### Exercise description
Rewrite the lines of the listing as a numbered list, omitting blank lines, starting at the line that contains "How far is point" and ending at the end of the listing.

### Information supplied
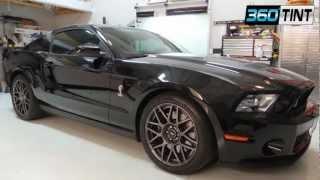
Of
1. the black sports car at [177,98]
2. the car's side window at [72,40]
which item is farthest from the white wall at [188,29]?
the car's side window at [72,40]

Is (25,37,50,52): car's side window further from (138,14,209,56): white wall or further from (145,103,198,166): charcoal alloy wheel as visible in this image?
(138,14,209,56): white wall

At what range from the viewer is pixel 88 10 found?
645 centimetres

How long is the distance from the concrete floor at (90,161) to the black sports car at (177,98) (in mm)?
160

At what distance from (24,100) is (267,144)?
276 cm

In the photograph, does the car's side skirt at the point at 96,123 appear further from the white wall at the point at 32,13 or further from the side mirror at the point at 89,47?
the white wall at the point at 32,13

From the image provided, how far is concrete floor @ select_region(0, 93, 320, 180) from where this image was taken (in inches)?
79.6

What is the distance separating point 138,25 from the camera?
5.86 m

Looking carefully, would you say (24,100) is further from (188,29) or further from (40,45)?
(188,29)

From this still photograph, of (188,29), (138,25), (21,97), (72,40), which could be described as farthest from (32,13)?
(72,40)

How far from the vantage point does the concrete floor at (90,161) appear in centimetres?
202

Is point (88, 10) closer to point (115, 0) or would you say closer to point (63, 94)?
point (115, 0)

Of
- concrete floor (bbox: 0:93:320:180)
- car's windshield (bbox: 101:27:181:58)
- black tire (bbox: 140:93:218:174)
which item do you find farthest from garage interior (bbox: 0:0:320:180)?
car's windshield (bbox: 101:27:181:58)

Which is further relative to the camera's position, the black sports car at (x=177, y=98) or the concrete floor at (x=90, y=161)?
the concrete floor at (x=90, y=161)

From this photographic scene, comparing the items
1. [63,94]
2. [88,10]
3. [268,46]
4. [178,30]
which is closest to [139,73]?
[63,94]
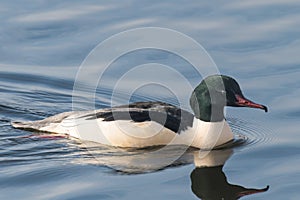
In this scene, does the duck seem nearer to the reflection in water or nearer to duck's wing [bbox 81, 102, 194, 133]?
duck's wing [bbox 81, 102, 194, 133]

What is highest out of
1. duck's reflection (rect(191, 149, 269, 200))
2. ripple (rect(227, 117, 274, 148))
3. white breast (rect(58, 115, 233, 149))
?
white breast (rect(58, 115, 233, 149))

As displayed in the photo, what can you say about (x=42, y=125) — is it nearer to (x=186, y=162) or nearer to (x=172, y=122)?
(x=172, y=122)

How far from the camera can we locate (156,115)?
11.9 metres

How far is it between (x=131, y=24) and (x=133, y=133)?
12.3ft

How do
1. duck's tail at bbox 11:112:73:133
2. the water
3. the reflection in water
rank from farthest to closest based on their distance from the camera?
1. duck's tail at bbox 11:112:73:133
2. the water
3. the reflection in water

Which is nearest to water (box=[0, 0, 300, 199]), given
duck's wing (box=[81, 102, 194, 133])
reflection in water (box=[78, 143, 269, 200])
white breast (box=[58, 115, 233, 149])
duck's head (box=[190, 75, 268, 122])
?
reflection in water (box=[78, 143, 269, 200])

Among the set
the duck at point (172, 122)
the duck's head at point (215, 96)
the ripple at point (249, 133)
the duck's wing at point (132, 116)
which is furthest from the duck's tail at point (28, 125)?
the ripple at point (249, 133)

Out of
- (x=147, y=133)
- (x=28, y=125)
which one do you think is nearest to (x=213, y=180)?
(x=147, y=133)

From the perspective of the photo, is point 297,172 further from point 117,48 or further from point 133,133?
point 117,48

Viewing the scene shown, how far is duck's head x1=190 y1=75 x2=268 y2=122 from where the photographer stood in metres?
12.0

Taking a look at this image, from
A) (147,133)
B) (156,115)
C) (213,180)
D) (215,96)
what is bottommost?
(213,180)

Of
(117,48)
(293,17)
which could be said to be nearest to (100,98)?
(117,48)

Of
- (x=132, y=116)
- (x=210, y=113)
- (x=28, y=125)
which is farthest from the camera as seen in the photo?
(x=28, y=125)

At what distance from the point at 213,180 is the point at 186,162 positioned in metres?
0.64
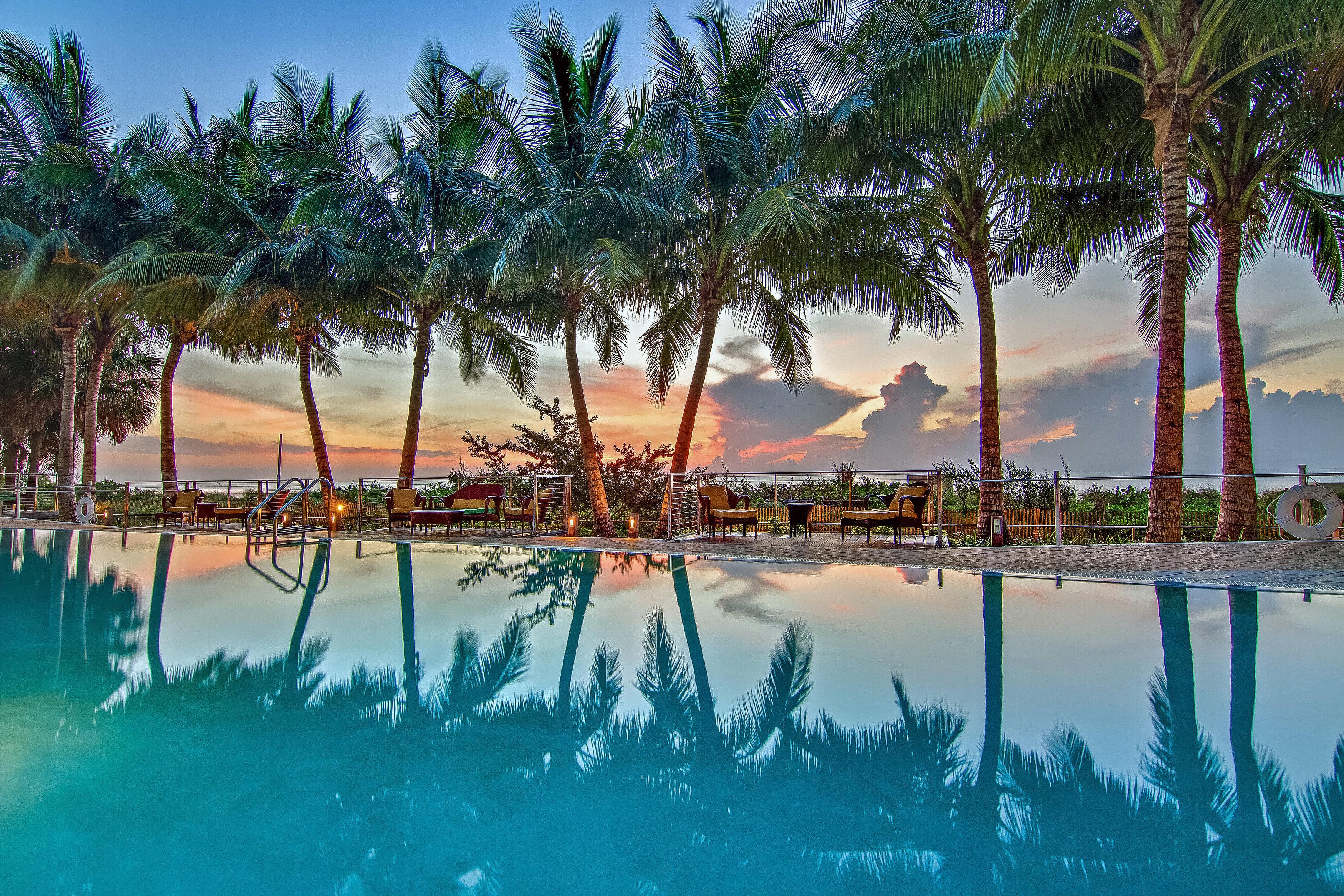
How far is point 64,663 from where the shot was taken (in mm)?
4039

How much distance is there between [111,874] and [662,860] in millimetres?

### Solution to this task
1. How far is point 64,663 from where the shot was taken (in mm)?
2. 4039
3. How much distance is there between [111,874] and [662,860] in millimetres?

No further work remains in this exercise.